The EU POPs Regulation (Regulation (EU) 2019/1021) enforces the Stockholm Convention across EU member states. It bans or restricts persistent organic pollutants (POPs) to minimize their release into the environment, protect human health, and manage waste containing POPs responsibly.
Regulation covers more than 34 substances categorized in Annexes A, B, and C. These include legacy POPs (like DDT, PCBs, dioxins), commercial chemicals such as hexachlorobutadiene and UV‑328, and PFAS like PFHxS, PFOA, and PFOS, with various elimination, restriction, and minimization obligations.

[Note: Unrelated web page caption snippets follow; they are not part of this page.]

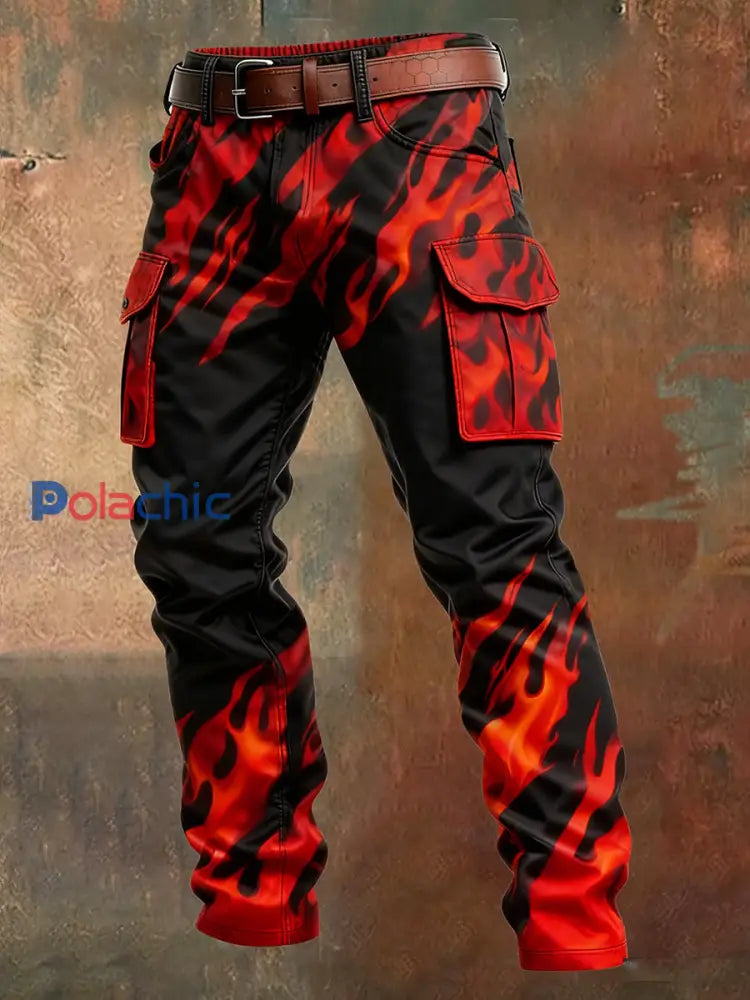 Pantalon de travail décontracté de style d’affaires rétro pour hommes A / S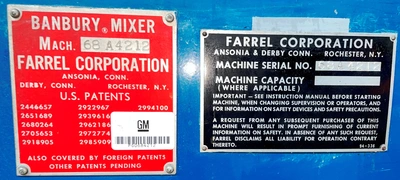 FARREL LABORATORY BANBURY® MIXER, ITEM # 1959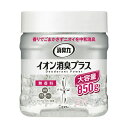 (まとめ)エステー 消臭力 クリアビーズイオン消臭プラス 無香料 大容量 大型 本体 850g 1個【×10セット】 化学反応で消臭パワーアップ トリプルイオン...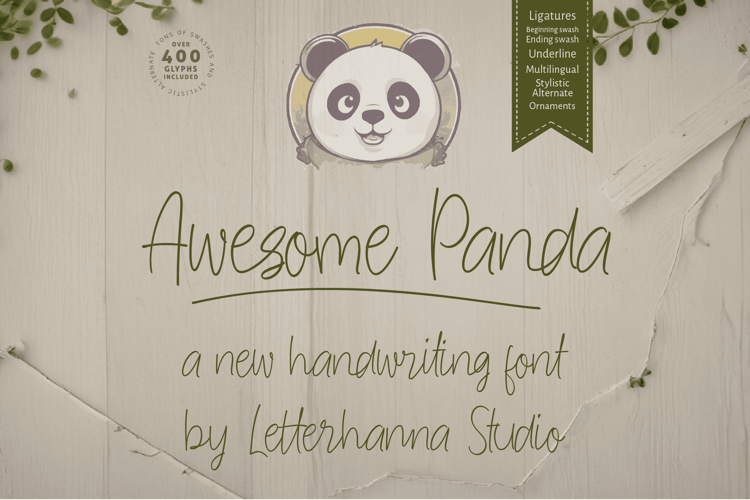 Preview of Awesome Panda Font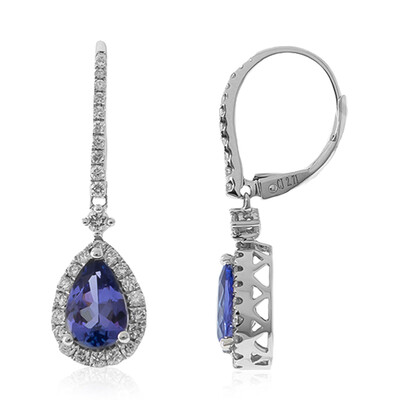 Boucles d'oreilles en or et Tanzanite AAA (CIRARI)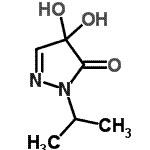 CAS#: 221325-76-4, 4,4-Dihydroxy-2-Isopropyl-2,4-Dihydro-3H-Pyrazol-3-One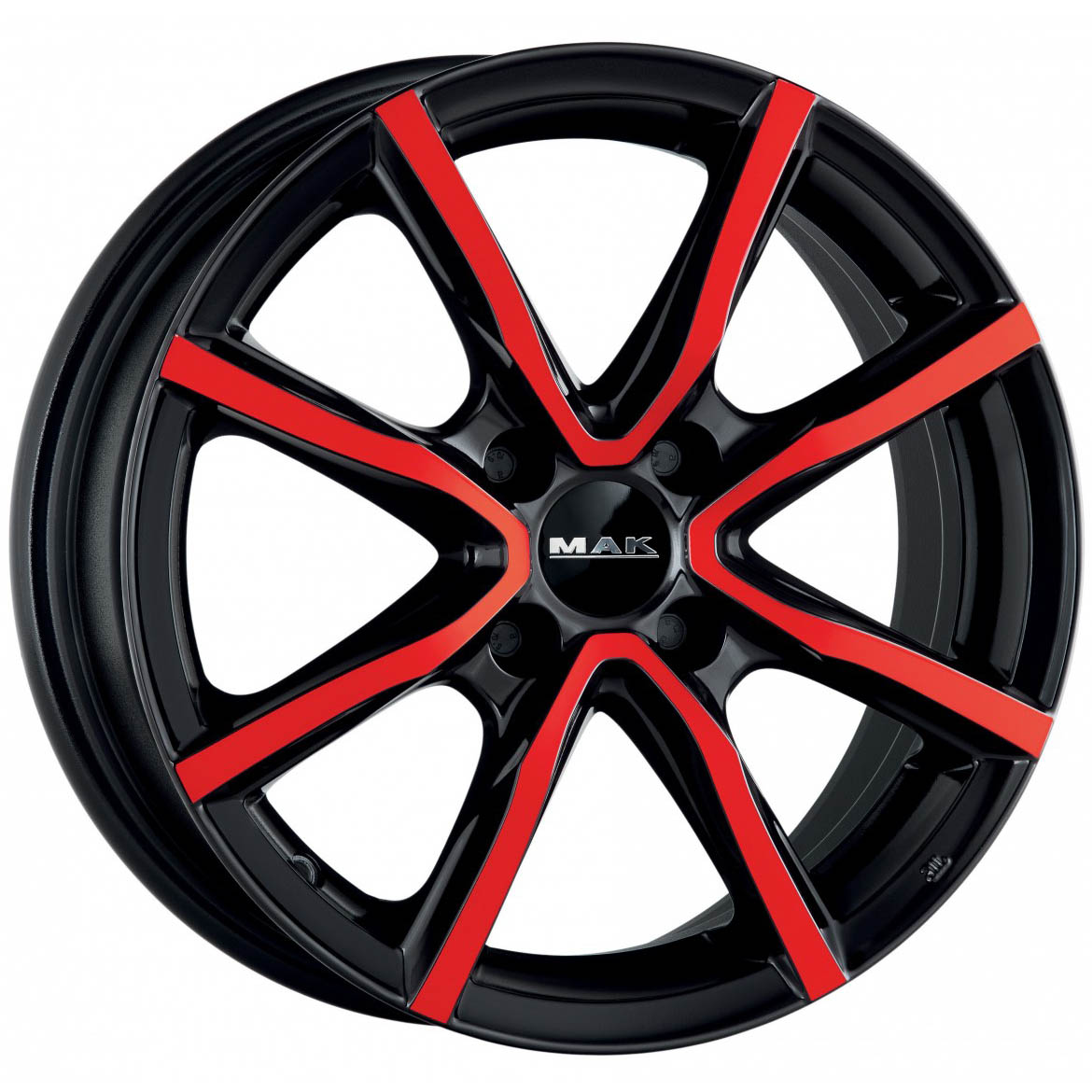 MAK MILANO 4 5.50x15 4x100.0 ET 42 - felgi aluminiowe (kolor Czarny)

The Regulation is amended regularly to add new POPs, tighten impurity thresholds (e.g. UTC limits for PFOS, PFOA), or remove exemption clauses as scientific understanding evolves. Examples include the addition of PFHxS in 2023 and UV‑328 in mid‑2025.

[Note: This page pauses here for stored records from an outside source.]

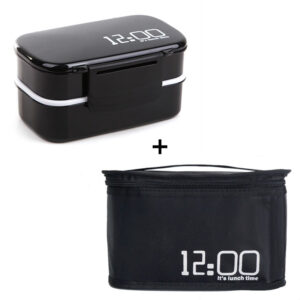 Boîte repas isotherme à 2 couches, quatre coloris, avec ou sans sac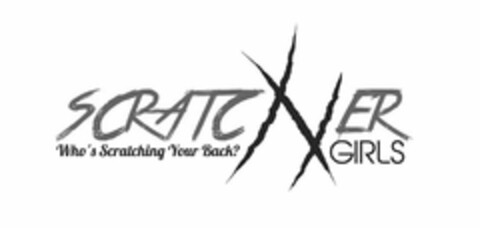 SCRATCHER GIRLS WHO'S SCRATCHING YOUR BACK? Logo (USPTO, 03.02.2015)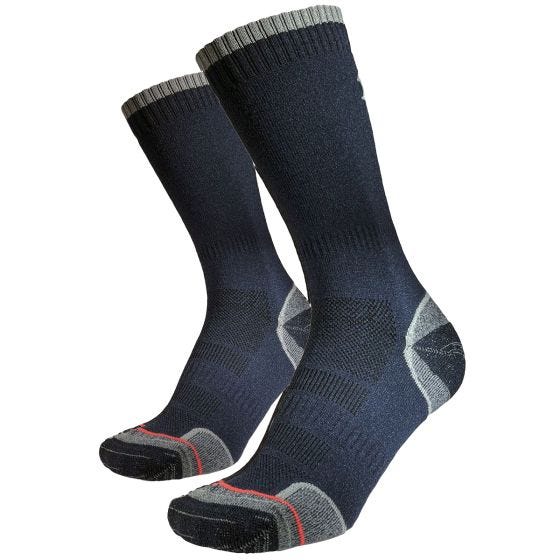 1000 Mile Chaussettes Walk Repreve Single Layer 2 Paquet - Navy/Gris Foncé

Manufacturers , importers , and suppliers placing POPs-containing substances, mixtures, or articles on the EU market are required to prevent use or place below threshold limits. Member States collect compliance data annually or every three years for their national reports
Delegated acts set Unintentional Trace Contaminant (UTC) limits—for instance, PFOA in PTFE micropowders must not exceed 0.025 mg/kg (25 ppb) unless part of specified temporary exemptions. These limits are enforceable and reviewed periodically.
Sectors processing or importing traditional and emerging POPs—such as chemical, electronics, textile, firefighting foam, and metal plating—must mitigate or eliminate POPs and adjust formulations or suppliers accordingly.
POPs are highly stable, bioaccumulative , and able to spread across borders. They can enter food webs, resist degradation, and increase risks of endocrine disruption, cancers, immune toxicity, and developmental effects—even at low exposure levels.